Méditer au féminin ou au masculin
Les voies
d’accès au divin sont multiples et changeantes. Mystérieuses, complexes ou
simplistes, elles s’imposent à notre attention avec insistance même si d’une
façon élusive. De plus, elles ont un genre, masculin ou féminin.
La
méditation au masculin, pratiquée par les femmes aussi bien que par les hommes,
fait appel à plus de discipline, à plus de régularité et de rigueur dans la
forme comme dans la fréquence. Elle répond à des règles strictes. Huston Smith,
l’auteur de « The World’s Religions » raconte qu’il a séjourné dans
un monastère en Asie et qu’il a pu y être initié au bouddhisme à condition de
réussir à s’asseoir en lotus pendant de longues heures de méditation. Il
l’a fait. Il raconte que, pendant les deux premiers mois, chaque jour, la
longue, très longue durée de l’assise créait une douleur atroce, d’une
intensité insoutenable, mais il a poursuivi sa formation à force de volonté.

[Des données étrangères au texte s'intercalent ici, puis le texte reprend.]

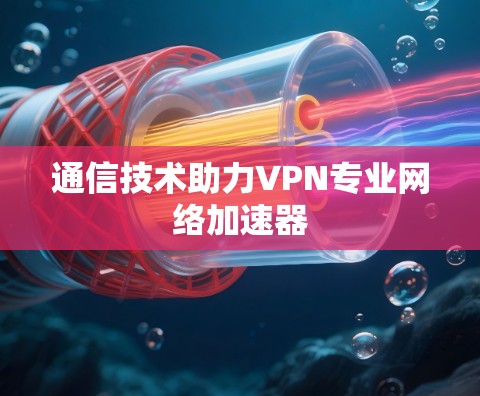 通信技术助力VPN专业网络加速器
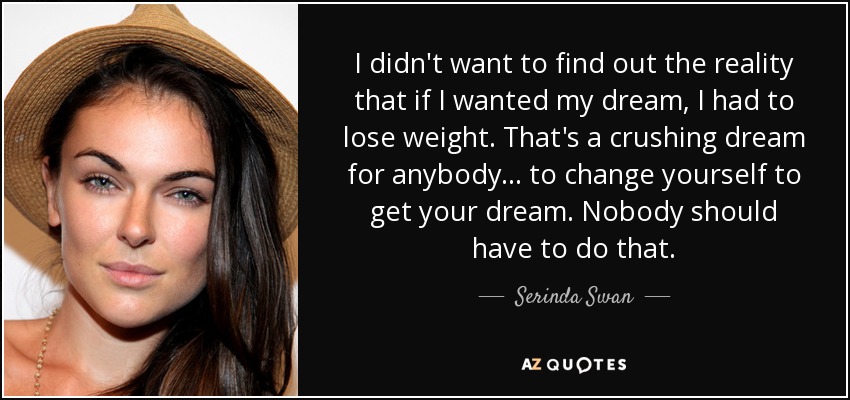 I didn't want to find out the reality that if I wanted my dream, I had to lose weight. That's a crushing dream for anybody . . . to change yourself to get your dream. Nobody should have to do that. - Serinda Swan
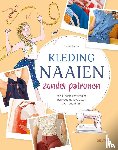 BIJASSON, CORALIE - Kleding naaien zonder patronen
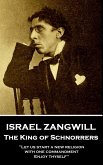 Israel Zangwill - The King of Schnorrers Grotesques and Fantasies: 'Let us start a new religion with one commandment, Enjoy thyself''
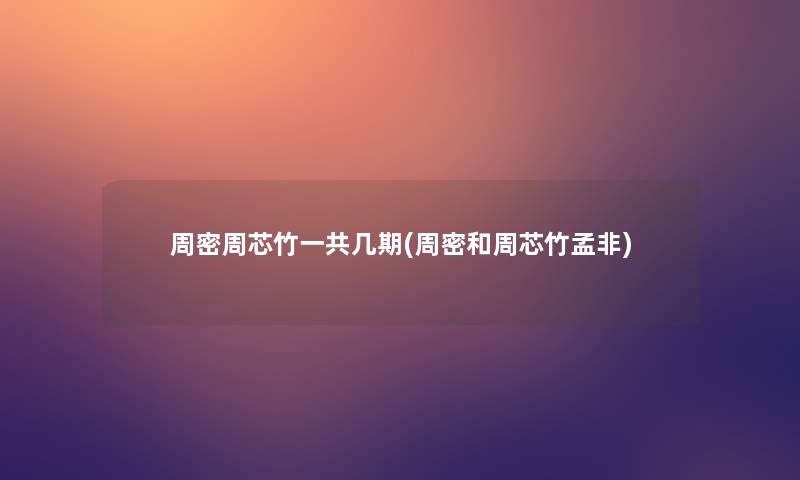 周密周芯竹一共几期(周密和周芯竹孟非)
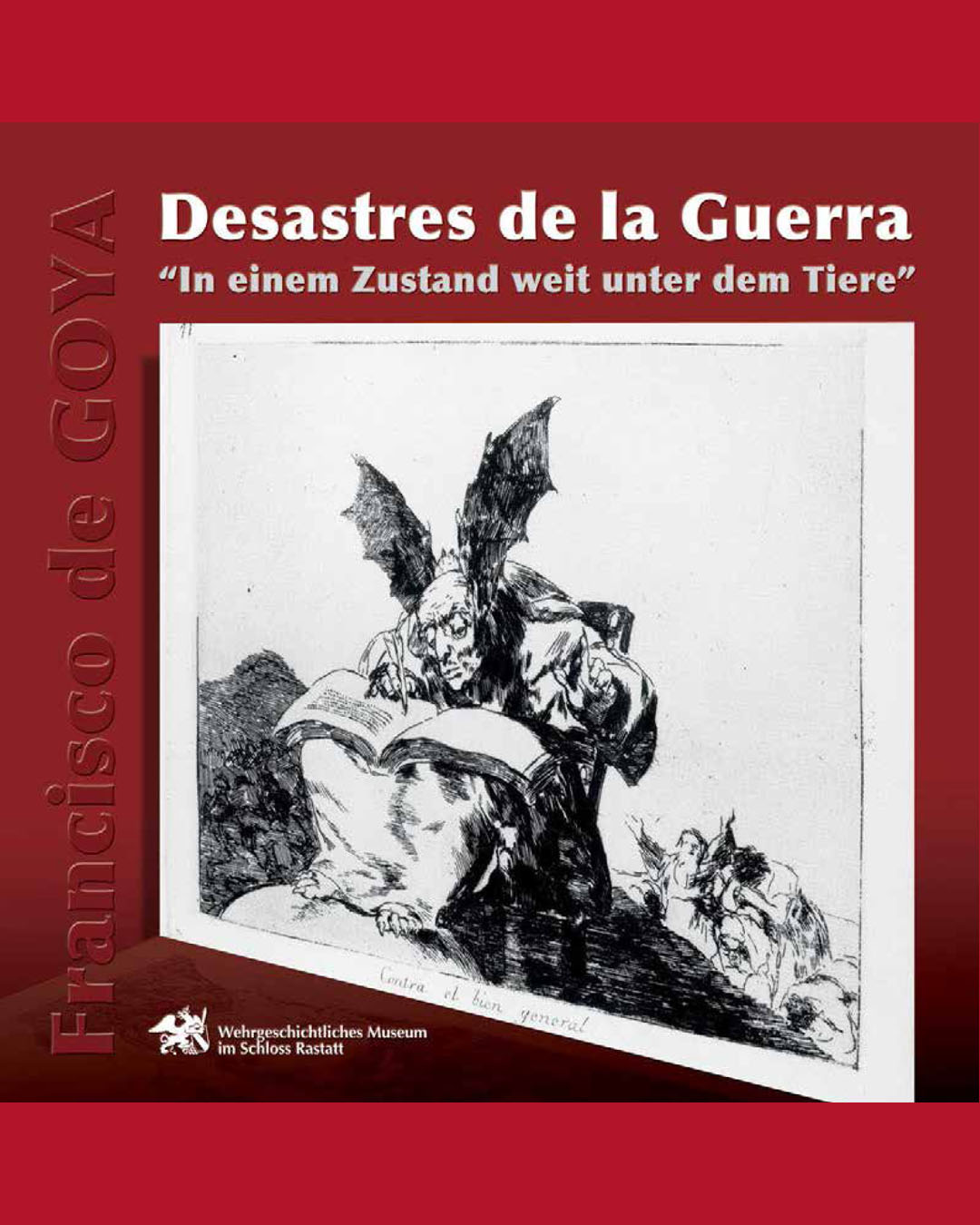 Francisco de Goya. Desastres de la Guerra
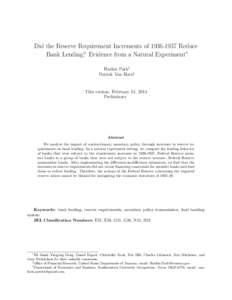 Did the Reserve Requirement Increments of[removed]Reduce Bank Lending? Evidence from a Natural Experiment∗ Haelim Park† Patrick Van Horn‡  This version: February 15, 2014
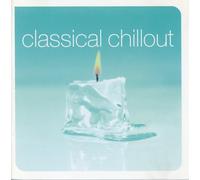 Various Artists - Classical Chillout - Relaxing Classical Pieces Compilation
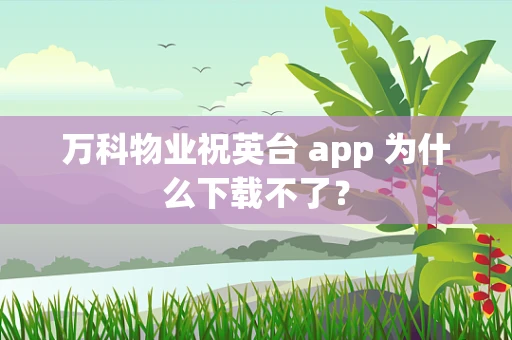 万科物业祝英台 app 为什么下载不了？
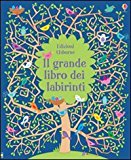 Il grande libro dei labirinti. Giochi e passatempi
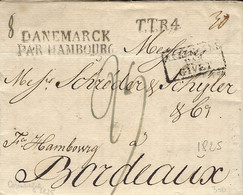 1825- Lettre De Copenhague Pour Bordeaux - T.T.R.4 + DANEMARCK /PAR HAMBOURG + Fco Hambourg - Marques D'entrées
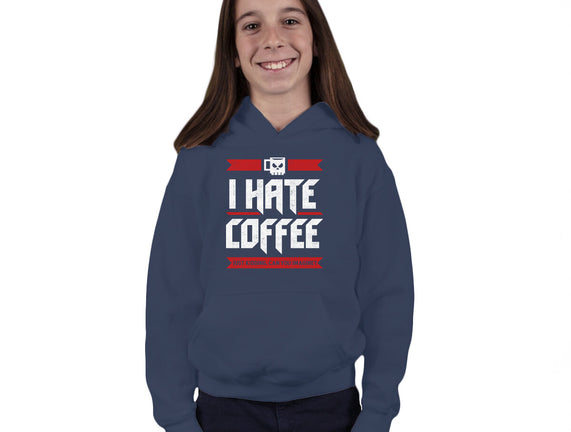 I Hate Coffee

Pour ce faire, il a du mâter son corps, en faire taire la plainte, ignorer sa
souffrance. C’est une approche masculine et valable pour certains et à certains
moments particuliers. Toutefois, il est possible de s’élever spirituellement
d’une façon plus féminine et ce, pour les hommes autant que pour les
femmes. On retrouve chez Daniel
Odier dans sa façon de pratiquer et d’enseigner le tantra cachemirien une
pratique plus douce et pourtant tout aussi agissante de la méditation. C’est
celle des micro-pratiques subordonnées à la banalité du quotidien, les yeux
restant grand ouverts sur la réalité.
Dans un
interview mené par Anne Devillard (qu'on peut lire sur son site: www.danielodier.com) Odier propose «la réalité quotidienne
comme champ de pratique, sans renoncer à quoi que ce soit, simplement en
touchant complètement le monde. » Chaque mouvement de la vie en soi, du
corps, de l’émotion est observé sans jugement, plus qu’observé, vécu
totalement. Les automatismes sont reconnus comme tel et sont mis de côté pour
favoriser un contact pleinement cosncient et consenti avec la réalité. Or, nous
dit Odier: « Pour parvenir à cette présence profonde, il est indispensable
que notre coprs, cet instrument merveilleux, soit parfaitement accordé.
C’est là où intervient la sensorialité. La première étape est donc de restaurer
toutes ces fonctions, de retrouver notre goût à la vie, d’être intégralement
disponible à la vie, avec tous nos sens, nos désirs et passions. »
La voie de
la simplicité, la voie du corps s’ouvrent avec aisance dans des méditations
toutes brèves où le cœur peut chanter juste, hausser le ton ou murmurer son
chant, où le corps n’est plus torturé, rejeté et haï, mais honoré.